The Society for Healthcare Epidemiology of America, Infectious Diseases Society of America, and Association for Professionals in Infection Control and Epidemiology, in collaboration with the American Hospital Association and The Joint Commission, published “SHEA/IDSA/APIC Practice recommendation: Strategies to prevent healthcare-associated infections through hand hygiene: 2022 update.”
Here are the seven recommendations, starting with the two new ones:
- Teach staff about the risk for self and environmental contamination with glove use, teach proper glove removal, and validate that staff can remove gloves in a way that prevents contamination. Staff should immediately perform hand hygiene after glove removal.
- Reduce the environmental contamination associated with sinks and their drains. Ensure sinks are constructed according to local administrative codes and that they are included in the facility’s infection control risk assessment. Avoid hot air hand dryers in patient care areas.
- Promote hand skin and fingernail health and prohibit fingernail polish and gel shellac for staff who scrub for surgical procedures.
- Select appropriate hand hygiene products with input from staff.

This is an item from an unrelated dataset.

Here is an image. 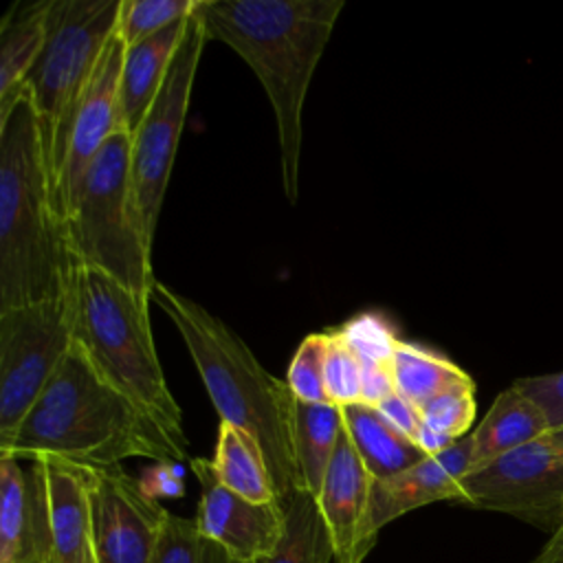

Consider the manufacturer’s product-specific data when selecting alcohol-based hand sanitizers.
- Make hand hygiene products visible and place them within the staff workflow. For private rooms, provide one dispenser in the hallway and one in the patient room. For multi-patient bed areas, consider at a minimum one dispenser per two beds.
- Monitor hand hygiene adherence using different types of monitoring and evaluate its effectiveness.
- Enhance a culture of safety by providing timely and meaningful feedback.